Still, Gunaratna said, Lindh would be a valuable U.S. intelligence asset because he understood what makes Islamic fundamentalists join conflicts around the world. Authorities have gathered similar information from prisoners of various levels of the terrorist network.

But the officials said the United States hasn't found specific plans for two additional large-scale attacks and they suspect the claims could involve disinformation or folklore that circulated among low-level terrorists and Taliban soldiers after Sept. 11. "We have not been able to corroborate the claims among the thousands of pages of documents and other evidence we have gathered the last year," one senior law enforcement official said. "We believe some of these prisoners may have been trained to give misinformation or simply were passing on rumors."

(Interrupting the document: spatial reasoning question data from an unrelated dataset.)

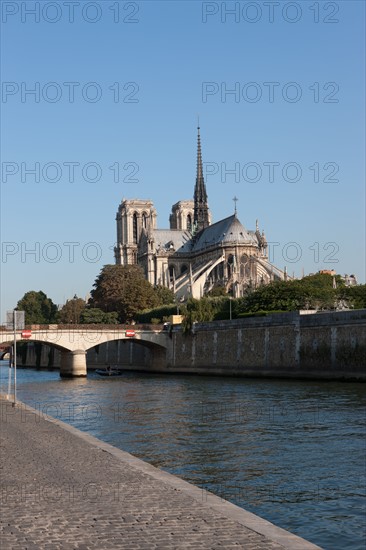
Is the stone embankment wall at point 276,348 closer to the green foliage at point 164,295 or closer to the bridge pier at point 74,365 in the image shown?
the bridge pier at point 74,365

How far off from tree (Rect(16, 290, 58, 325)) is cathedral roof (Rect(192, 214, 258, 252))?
3226 centimetres

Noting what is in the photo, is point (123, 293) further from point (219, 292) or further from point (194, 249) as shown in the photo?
point (194, 249)

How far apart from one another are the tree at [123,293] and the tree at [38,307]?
89.5 feet

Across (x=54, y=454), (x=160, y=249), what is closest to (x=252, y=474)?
(x=54, y=454)

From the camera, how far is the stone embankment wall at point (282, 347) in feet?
159

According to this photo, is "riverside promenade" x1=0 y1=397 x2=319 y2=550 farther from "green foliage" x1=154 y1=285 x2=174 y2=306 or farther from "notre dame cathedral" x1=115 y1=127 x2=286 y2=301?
"notre dame cathedral" x1=115 y1=127 x2=286 y2=301

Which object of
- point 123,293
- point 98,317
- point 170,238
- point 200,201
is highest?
point 200,201

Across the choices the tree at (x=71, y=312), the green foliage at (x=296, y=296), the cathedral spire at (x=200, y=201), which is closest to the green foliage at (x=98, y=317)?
the tree at (x=71, y=312)

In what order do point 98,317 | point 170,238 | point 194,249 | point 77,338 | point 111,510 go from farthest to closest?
point 170,238
point 194,249
point 98,317
point 77,338
point 111,510

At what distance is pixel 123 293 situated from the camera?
104 m

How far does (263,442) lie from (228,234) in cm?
12106

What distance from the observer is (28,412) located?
2712cm

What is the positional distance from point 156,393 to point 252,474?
2836cm

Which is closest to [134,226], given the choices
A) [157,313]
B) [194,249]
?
[194,249]
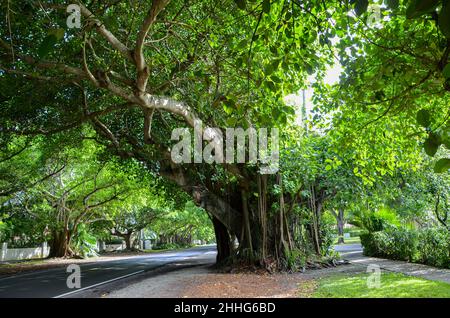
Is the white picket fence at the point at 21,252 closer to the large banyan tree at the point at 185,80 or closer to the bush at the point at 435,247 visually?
the large banyan tree at the point at 185,80

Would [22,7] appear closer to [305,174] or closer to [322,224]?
[305,174]

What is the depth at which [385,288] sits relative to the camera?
815 centimetres

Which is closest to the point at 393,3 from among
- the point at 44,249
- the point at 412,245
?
the point at 412,245

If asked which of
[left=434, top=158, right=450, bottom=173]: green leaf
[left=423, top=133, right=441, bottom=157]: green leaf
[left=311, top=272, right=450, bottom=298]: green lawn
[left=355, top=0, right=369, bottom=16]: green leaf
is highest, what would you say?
[left=355, top=0, right=369, bottom=16]: green leaf

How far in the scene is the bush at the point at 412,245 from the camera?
11.8 meters

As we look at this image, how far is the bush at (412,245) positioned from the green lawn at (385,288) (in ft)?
8.66

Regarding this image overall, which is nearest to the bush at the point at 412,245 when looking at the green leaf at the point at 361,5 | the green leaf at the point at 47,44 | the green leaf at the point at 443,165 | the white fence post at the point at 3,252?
the green leaf at the point at 443,165

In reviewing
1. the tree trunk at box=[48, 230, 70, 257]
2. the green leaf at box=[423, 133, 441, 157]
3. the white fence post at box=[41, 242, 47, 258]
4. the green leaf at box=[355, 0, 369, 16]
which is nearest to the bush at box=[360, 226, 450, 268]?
the green leaf at box=[423, 133, 441, 157]

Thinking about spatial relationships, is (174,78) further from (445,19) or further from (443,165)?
(445,19)

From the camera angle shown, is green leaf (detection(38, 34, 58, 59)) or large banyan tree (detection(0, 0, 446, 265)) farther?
large banyan tree (detection(0, 0, 446, 265))

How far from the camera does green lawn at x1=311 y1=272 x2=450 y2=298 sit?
7.33m

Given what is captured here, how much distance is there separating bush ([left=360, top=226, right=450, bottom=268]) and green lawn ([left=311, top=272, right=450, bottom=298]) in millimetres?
2639

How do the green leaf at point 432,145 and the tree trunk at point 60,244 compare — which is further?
the tree trunk at point 60,244

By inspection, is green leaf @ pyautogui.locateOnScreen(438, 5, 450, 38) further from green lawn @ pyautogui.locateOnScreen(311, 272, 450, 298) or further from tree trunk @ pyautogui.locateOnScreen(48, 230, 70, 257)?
tree trunk @ pyautogui.locateOnScreen(48, 230, 70, 257)
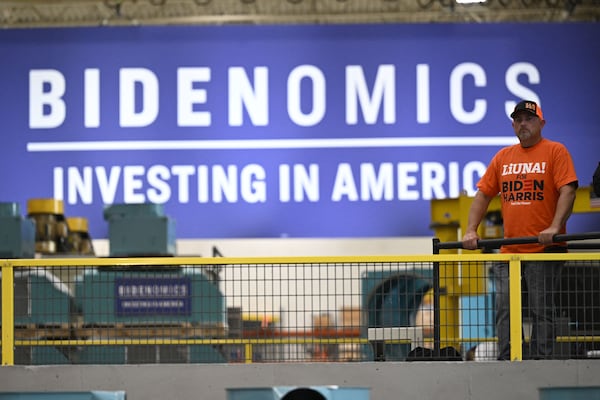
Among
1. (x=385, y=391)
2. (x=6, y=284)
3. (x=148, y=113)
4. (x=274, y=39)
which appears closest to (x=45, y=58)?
(x=148, y=113)

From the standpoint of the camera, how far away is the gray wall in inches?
198

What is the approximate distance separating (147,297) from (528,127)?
134 inches

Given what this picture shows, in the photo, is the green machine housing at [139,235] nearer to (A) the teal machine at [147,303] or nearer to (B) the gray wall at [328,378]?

One law enforcement official said some al-Qaida and Taliban prisoners said the second and third wave attacks could involve biological, chemical or radiological weapons to increase casualties and were designed to paralyze Americans with fear and cripple the economy.

Lindh also said he heard that 50 people were going on 20 suicide missions, but added he received the information on the front lines in October _ not prior to Sept. 11 when at a training camp, as his original indictment indicated.

Officials have had indications that additional attacks may have been planned immediately after Sept. 11. For instance, shortly after the jetliner crashed into the Pentagon, German intelligence intercepted a phone call from the United States suggesting other terror teams were on the ground and ready to strike, U.S. and foreign intelligence officials say. Officials said prisoners from the war on terrorism, including some kept at Guantanamo Bay, Cuba, have given similar accounts about two more attacks that were supposed to follow Sept. 11.

The details of the prisoners' account vary widely, officials said, but most agree that the subsequent attacks were supposed to be more severe than the Sept. 11 attacks that leveled the World Trade Center, damaged the Pentagon, crashed a plane in Pennsylvania and killed more than 3,000.